Está en la página 1de 2

Un taxista, al llegar a la casa desde donde había sido llamado, tocó la bocina.

Luego de haber
esperado algunos minutos, tocó de nuevo. Dado que aquel era su último viaje, pensó en irse y
dejar hasta ahí la carrera. Pero luego cambió de idea, bajó del auto y fue a tocar el timbre.

“Solo un minuto”, respondió una frágil voz más allá de la puerta. El hombre podía sentir el ruido
de una cosa que era arrastrada por el suelo. Luego de un momento, la puerta se abre. En la
puerta aparece una mujer diminuta de unos 90 años, vestida como un elegante personaje de
película de los años 40. Junto a ella había una pequeña maleta.

La casa parecía deshabitada por años. Todos los muebles estaban cubiertos con sábanas. No
había relojes en las paredes ni ninguna otra decoración. Ningún objeto personal. Había
solamente una caja de cartón que contenía unas fotos.

“¿Podría acomodar mi equipaje en el auto?”, pidió la mujer al taxista. Él pone su valija en el


portamaletas y vuelve para ayudar a la mujer a subir al auto.

Ella pone su brazo bajo el del hombre y juntos caminan lentamente hasta el taxi. La anciana
mujer musitaba palabras de agradecimiento por su gentileza.

“Oh, de nada, Imagínese”, dijo el hombre. “Sólo busco tratar a mis pasajeros del modo como
me gustaría que trataran a mi madre.” “Usted de verdad es un buen hombre”, comentó la mujer.

Cuando entraron en el auto, ella le da la dirección, y agrega: “¿Puede pasar por el centro?”.
“Pero no conviene ir por ahí, no es lo más rápido”, objetó el taxista. “Oh, eso no importa, no
tengo prisa. Estoy yendo a un hospicio”, responde la anciana con voz temblorosa y los ojos
húmedos. “Los doctores me han dicho que me queda poco tiempo”.

El taxista frenó suavemente y bloqueó el reloj de su auto. “¿Dónde la gustaría que la llevase?”,
preguntó a la mujer…

Por las siguientes dos horas, el auto atravesó toda la ciudad.

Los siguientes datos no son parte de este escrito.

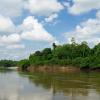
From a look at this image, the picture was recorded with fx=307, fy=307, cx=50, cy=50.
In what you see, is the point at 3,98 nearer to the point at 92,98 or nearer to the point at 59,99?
the point at 59,99

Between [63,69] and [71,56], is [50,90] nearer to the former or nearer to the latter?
[63,69]

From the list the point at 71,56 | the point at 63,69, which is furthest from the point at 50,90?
the point at 71,56

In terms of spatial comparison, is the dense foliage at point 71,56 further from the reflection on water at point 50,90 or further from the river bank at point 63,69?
the reflection on water at point 50,90

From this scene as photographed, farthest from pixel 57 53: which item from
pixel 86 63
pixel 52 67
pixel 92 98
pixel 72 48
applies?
pixel 92 98

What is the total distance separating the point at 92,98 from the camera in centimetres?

La mujer mostró al taxista el edificio donde había trabajado como portera. Luego lo hizo
detenerse en el parque donde ella y su marido se dieron el primer beso. Después atravesaron
el barrio donde habían sido flamantes esposos. Hicieron una parada en una fábrica de muebles
que había sido una pista de baile donde la mujer iba a divertirse.

A veces ella le pedía ir más lento frente a un edificio en particular o bien se sentaba en la
oscuridad sin decir nada.

El sol iba lentamente apareciendo, y ella repentinamente le dice: “Estoy cansada. Es hora de
irnos”.
Llegaron a la dirección en silencio. Era un pequeño edificio con una estrecha calzada de
acceso. Dos empleados salieron apenas el auto se detuvo. Fueron considerados con la mujer y
la ayudaron en cada movimiento. Parecía que la hubiesen estado esperando.

El taxista toma la valija del portamaletas y se vuelve hacia ella. Ella ya estaba sentada en una
silla de ruedas, y le preguntó: “¿Cuánto le debo por el viaje?”. “Nada”, respondió el hombre”.

“Pero es su trabajo; debe ser pagado”, replica ella. “Habrá otros clientes”, responde el hombre.

Instintivamente el hombre se acercó a la mujer y le dio un caluroso abrazo. Ella lo abraza con
fuerza. “Esta noche ha regalado a una anciana mujer un pequeño momento de felicidad”, le
susurró al oído.

Se dieron la mano y el taxista salió a la calle. Detrás de él, la puerta se cerró. Aquello fue como
el sonido del cierre de una vida.

El hombre condujo sin rumbo durante una hora, abstraído en sus pensamientos.

¿Qué cosa habría sucedido si aquella mujer hubiese encontrado a un taxista gruñón e
impaciente por terminar su turno? ¿O si él se hubiera negado a realizar el viaje, o si hubiese
tocado una sola vez para luego irse?

Sentía en su corazón que había hecho una de las cosas más importantes de su vida.

Muchas veces pensamos que nuestra vidas giran alrededor de los grandes acontecimientos,
¡pero cuán a menudo son esos pequeños momentos los que llenan de encanto el corazón!